B'Elanna was about to snap at her but then the tone in the blonde's voice registered. Seven was giving B'Elanna her opinion, and yet at the same time she was clearly hoping she was wrong. It made B'Elanna realize. Ever since Seven had told her they had traveled back in time, B'Elanna had been worrying about what she would never see again if it was true; which is why she refused to believe that this was more than a little problem and in a few days she would be back on Voyager. But Seven thought it was definite, so Seven was not just thinking 'what if', but was actually thinking that it happened. Keeping that in mind, B'Elanna merely said, "We will see. In fact, I'm willing to bet on it.
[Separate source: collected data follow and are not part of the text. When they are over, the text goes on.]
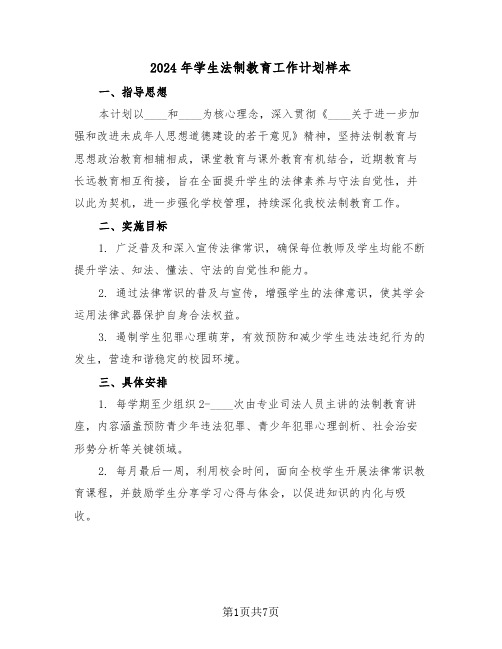 2024年学生法制教育工作计划样本

一、指导思想

本计划以____和____为核心理念，深入贯彻《____关于进一步加强和改进未成年人思想道德建设的若干意见》精神，坚持法制教育与思想政治教育相辅相成，课堂教育与课外教育有机结合，近期教育与长远教育相互衔接，旨在全面提升学生的法律素养与守法自觉性，并以此为契机，进一步强化学校管理，持续深化我校法制教育工作。

二、实施目标

1. 广泛普及和深入宣传法律常识，确保每位教师及学生均能不断提升学法、知法、懂法、守法的自觉性和能力。

2. 通过法律常识的普及与宣传，增强学生的法律意识，使其学会运用法律武器保护自身合法权益。

3. 遏制学生犯罪心理萌芽，有效预防和减少学生违法违纪行为的发生，营造和谐稳定的校园环境。

三、具体安排

1. 每学期至少组织2-____次由专业司法人员主讲的法制教育讲座，内容涵盖预防青少年违法犯罪、青少年犯罪心理剖析、社会治安形势分析等关键领域。

2. 每月最后一周，利用校会时间，面向全校学生开展法律常识教育课程，并鼓励学生分享学习心得与体会，以促进知识的内化与吸收。

第1页共7页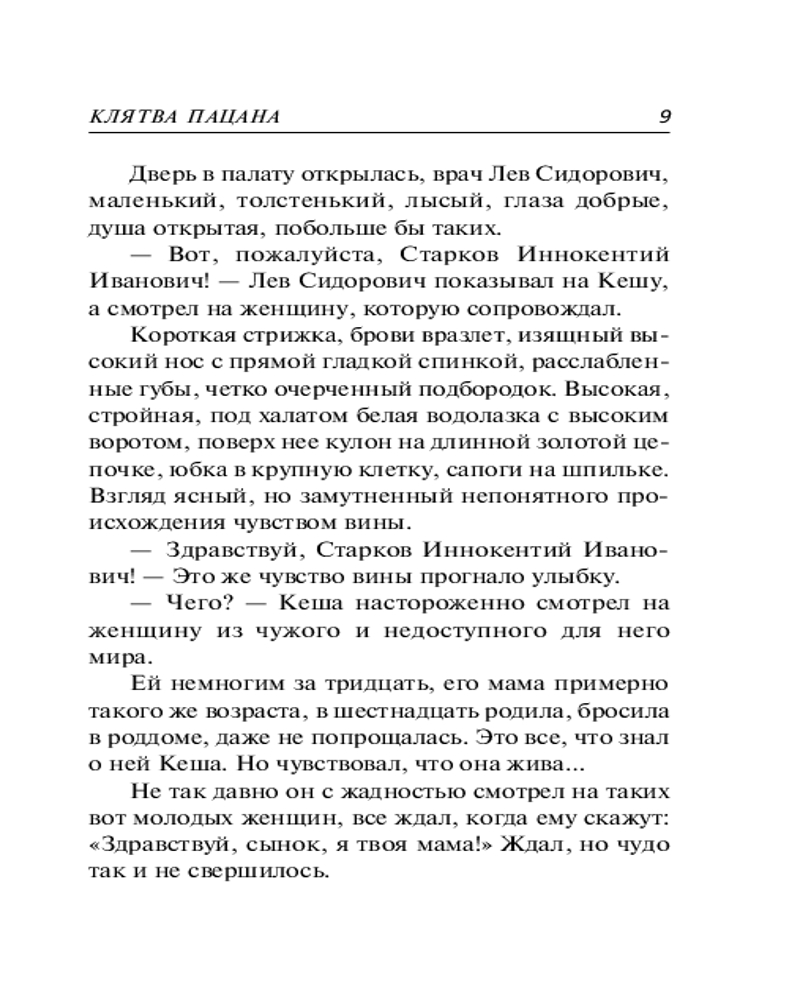 КЛЯТВА ПАЦАНА 9

Дверь в палату открылась, врач Лев Сидорович, маленький, толстенький, лысый, глаза добрые, душа открытая, побольше бы таких.

— Вот, пожалуйста, Старков Иннокентий Иванович! — Лев Сидорович показывал на Кешу, а смотрел на женщину, которую сопровождал.

Короткая стрижка, брови вразлет, изящный высокий нос с прямой гладкой спинкой, расслабленные губы, четко очерченный подбородок. Высокая, стройная, под халатом белая водолазка с высоким воротом, поверх нее кулон на длинной золотой цепочке, юбка в крупную клетку, сапоги на шпильке. Взгляд ясный, но замутненный непонятного происхождения чувством вины.

— Здравствуй, Старков Иннокентий Иванович! — Это же чувство вины прогнало улыбку.

— Чего? — Кеша настороженно смотрел на женщину из чужого и недоступного для него мира.

Ей немногим за тридцать, его мама примерно такого же возраста, в шестнадцать родила, бросила в роддоме, даже не попрощалась. Это все, что знал о ней Кеша. Но чувствовал, что она жива...

Не так давно он с жадностью смотрел на таких вот молодых женщин, все ждал, когда ему скажут: «Здравствуй, сынок, я твоя мама!» Ждал, но чудо так и не свершилось.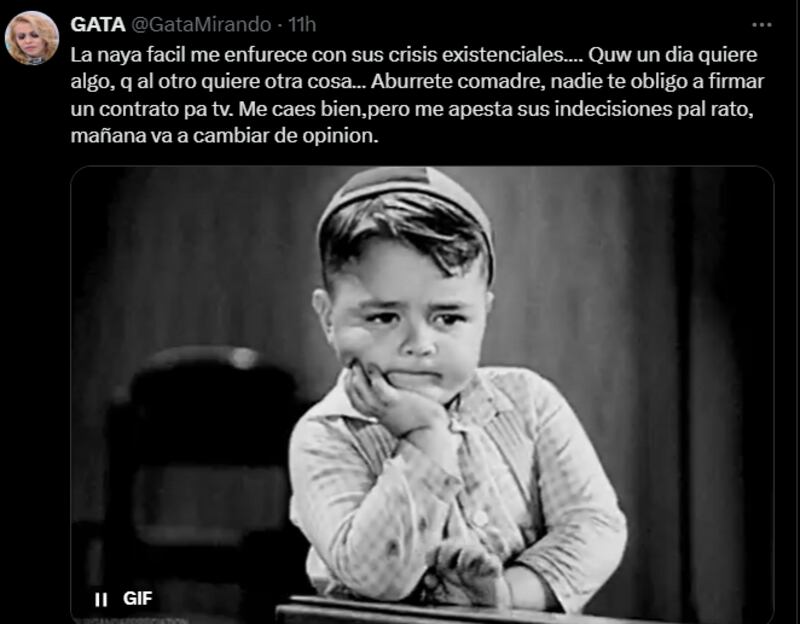 GATA @GataMirando · 11h

La naya facil me enfurece con sus crisis existenciales.... Quw un dia quiere algo, q al otro quiere otra cosa... Aburrete comadre, nadie te obligo a firmar un contrato pa tv. Me caes bien,pero me apesta sus indecisiones pal rato, mañana va a cambiar de opinion.

GIF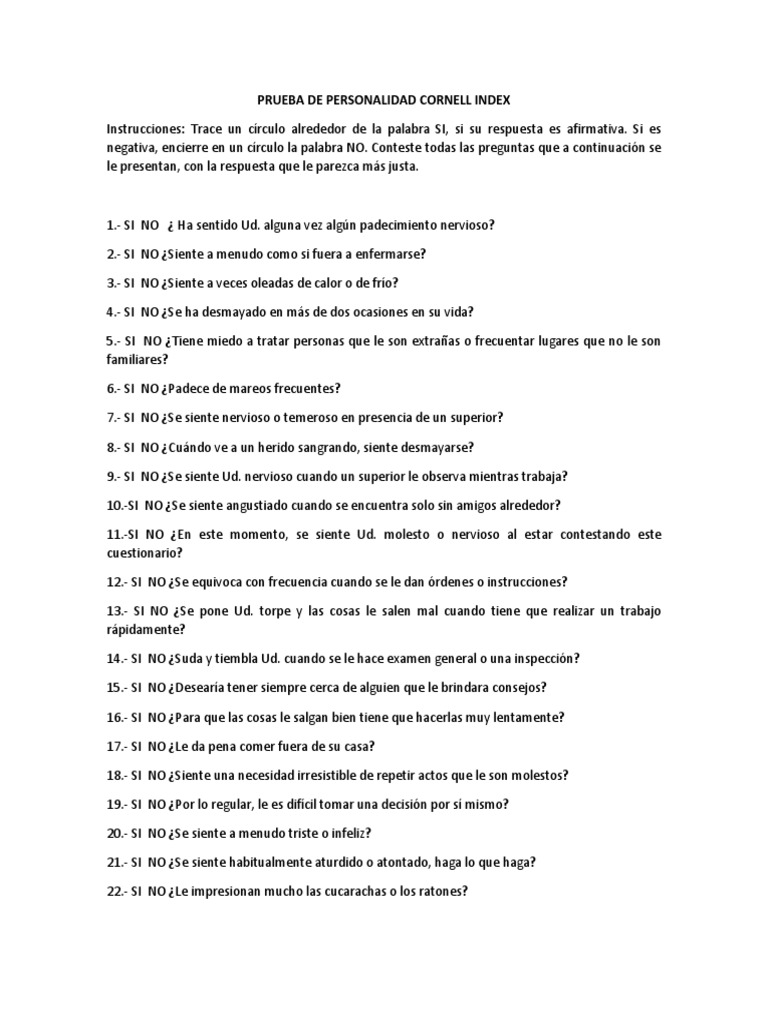 PRUEBA DE PERSONALIDAD CORNELL INDEX

Instrucciones: Trace un círculo alrededor de la palabra SI, si su respuesta es afirmativa. Si es negativa, encierre en un círculo la palabra NO. Conteste todas las preguntas que a continuación se le presentan, con la respuesta que le parezca más justa.

1.- SI NO ¿ Ha sentido Ud. alguna vez algún padecimiento nervioso?

2.- SI NO ¿Siente a menudo como si fuera a enfermarse?

3.- SI NO ¿Siente a veces oleadas de calor o de frío?

4.- SI NO ¿Se ha desmayado en más de dos ocasiones en su vida?

5.- SI NO ¿Tiene miedo a tratar personas que le son extrañas o frecuentar lugares que no le son familiares?

6.- SI NO ¿Padece de mareos frecuentes?

7.- SI NO ¿Se siente nervioso o temeroso en presencia de un superior?

8.- SI NO ¿Cuándo ve a un herido sangrando, siente desmayarse?

9.- SI NO ¿Se siente Ud. nervioso cuando un superior le observa mientras trabaja?

10.-SI NO ¿Se siente angustiado cuando se encuentra solo sin amigos alrededor?

11.-SI NO ¿En este momento, se siente Ud. molesto o nervioso al estar contestando este cuestionario?

12.- SI NO ¿Se equivoca con frecuencia cuando se le dan órdenes o instrucciones?

13.- SI NO ¿Se pone Ud. torpe y las cosas le salen mal cuando tiene que realizar un trabajo rápidamente?

14.- SI NO ¿Suda y tiembla Ud. cuando se le hace examen general o una inspección?

15.- SI NO ¿Desearía tener siempre cerca de alguien que le brindara consejos?

16.- SI NO ¿Para que las cosas le salgan bien tiene que hacerlas muy lentamente?

17.- SI NO ¿Le da pena comer fuera de su casa?

18.- SI NO ¿Siente una necesidad irresistible de repetir actos que le son molestos?

19.- SI NO ¿Por lo regular, le es difícil tomar una decisión por sí mismo?

20.- SI NO ¿Se siente a menudo triste o infeliz?

21.- SI NO ¿Se siente habitualmente aturdido o atontado, haga lo que haga?

22.- SI NO ¿Le impresionan mucho las cucarachas o los ratones?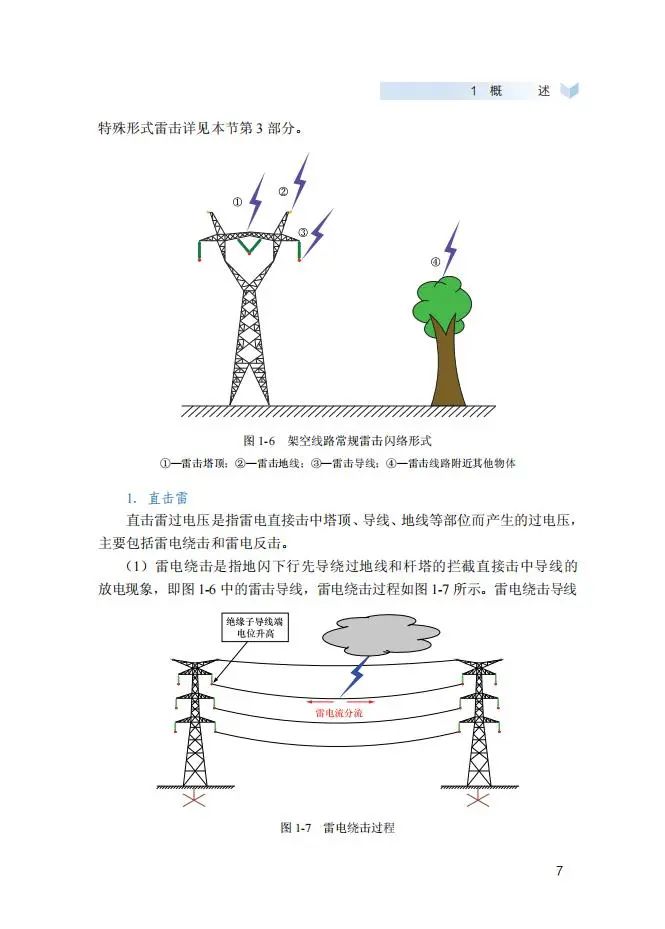 1 概 述

特殊形式雷击详见本节第 3 部分。

①
②
③
④

图 1-6 架空线路常规雷击闪络形式
①—雷击塔顶；②—雷击地线；③—雷击导线；④—雷击线路附近其他物体

1. 直击雷

直击雷过电压是指雷电直接击中塔顶、导线、地线等部位而产生的过电压，主要包括雷电绕击和雷电反击。

（1）雷电绕击是指地闪下行先导绕过地线和杆塔的拦截直接击中导线的放电现象，即图 1-6 中的雷击导线，雷电绕击过程如图 1-7 所示。雷电绕击导线

绝缘子导线端电位升高

雷电流分流

图 1-7 雷电绕击过程

7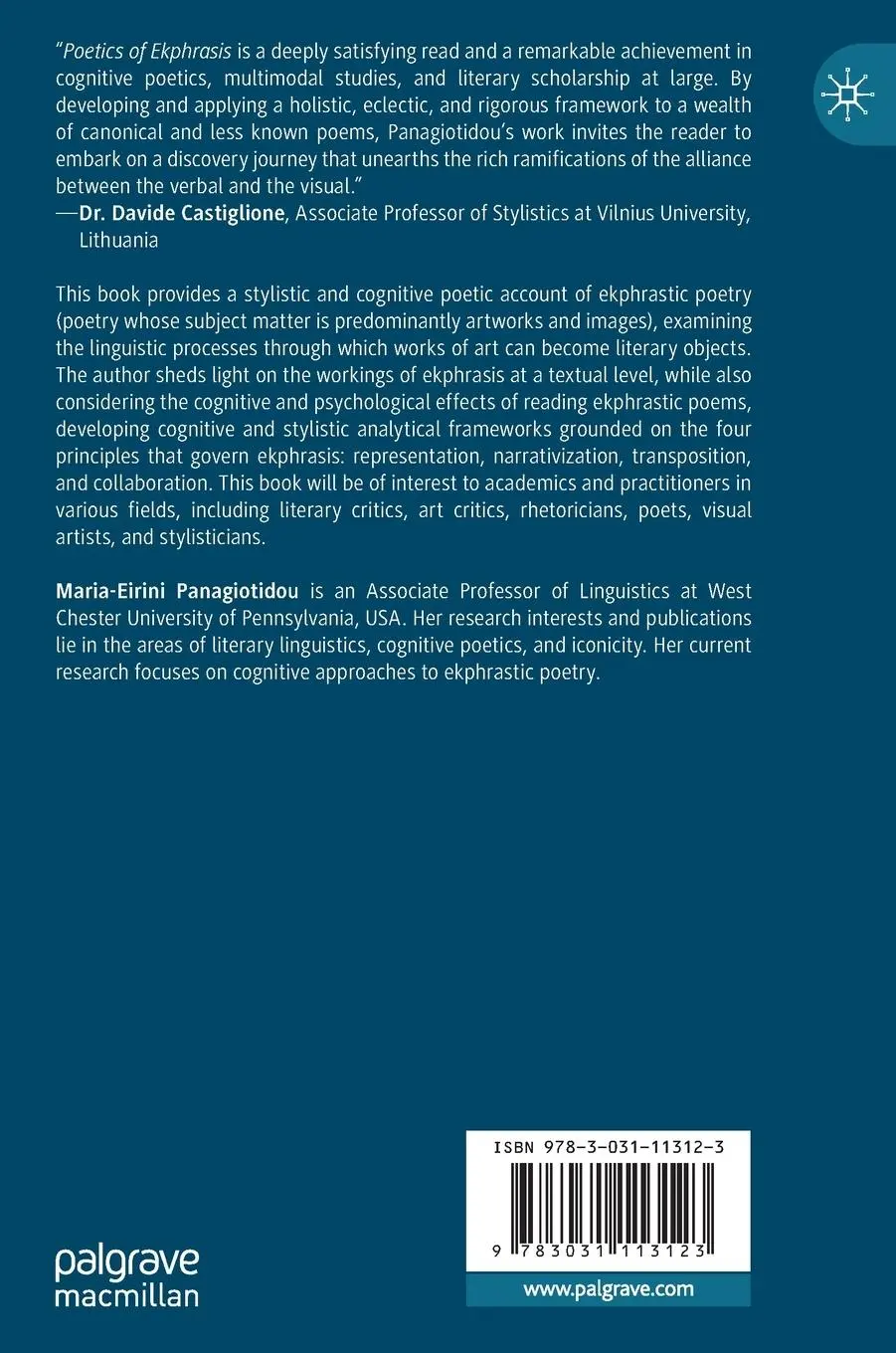 "Poetics of Ekphrasis is a deeply satisfying read and a remarkable achievement in cognitive poetics, multimodal studies, and literary scholarship at large. By developing and applying a holistic, eclectic, and rigorous framework to a wealth of canonical and less known poems, Panagiotidou's work invites the reader to embark on a discovery journey that unearths the rich ramifications of the alliance between the verbal and the visual."
—Dr. Davide Castiglione, Associate Professor of Stylistics at Vilnius University, Lithuania

This book provides a stylistic and cognitive poetic account of ekphrastic poetry (poetry whose subject matter is predominantly artworks and images), examining the linguistic processes through which works of art can become literary objects. The author sheds light on the workings of ekphrasis at a textual level, while also considering the cognitive and psychological effects of reading ekphrastic poems, developing cognitive and stylistic analytical frameworks grounded on the four principles that govern ekphrasis: representation, narrativization, transposition, and collaboration. This book will be of interest to academics and practitioners in various fields, including literary critics, art critics, rhetoricians, poets, visual artists, and stylisticians.

Maria-Eirini Panagiotidou is an Associate Professor of Linguistics at West Chester University of Pennsylvania, USA. Her research interests and publications lie in the areas of literary linguistics, cognitive poetics, and iconicity. Her current research focuses on cognitive approaches to ekphrastic poetry.

ISBN 978-3-031-11312-3

9 783031 113123

palgrave macmillan

www.palgrave.com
Come on, Blondie, taking the repairs in mind that are gong on, and Voyager maybe sending a second shuttle to see where we are, them not landing of course, and Voyager finally coming in and starting to look for a solution... I bet you that we will be saved by Voyager within a few weeks; call it double what our original planned trip time was; call it twenty-eight days."
"And what are you betting?" Seven asked, rising to the challenge.
"Hmm, well how about if I'm right you start listening more to what I freaking tell you to do."
"In Engineering," Seven added.
B'Elanna nodded in agreement. "In engineering."
"And if I am correct?" Seven asked.
"Um, I dunno," B'Elanna admitted. "I guess I could give you some of my holodeck time. I know you don't use it, but on Voyager you can trade it for stuff."
"There is a flaw in that reasoning," Seven pointed out. "If I am correct we will not be saved by Voyager. Therefore it would be impossible for me to use your holodeck time or trade it with anyone on Voyager."
"Guess you got a point there," B'Elanna had to admit. "So it would need to be something here."
"This is still a Starfleet mission," Seven pointed out. "And technically I will have to follow your orders. How about if I win we will stop seeing this as a Starfleet mission and instead we are two equals that have to find a way to get along without one trying to order the other."
B'Elanna puckered her lips in thought. "I don't know. I kinda like the idea that I can order you to shut up."
"And how long do you think I would listen to such orders?" Seven countered. "However, by then your mentality of wanting to be in charge would already have firmly set in. It could get tiresome to deal with."
"Oh, fine, deal," B'Elanna relented. "I'm not looking forward to you ignoring all my orders anyway."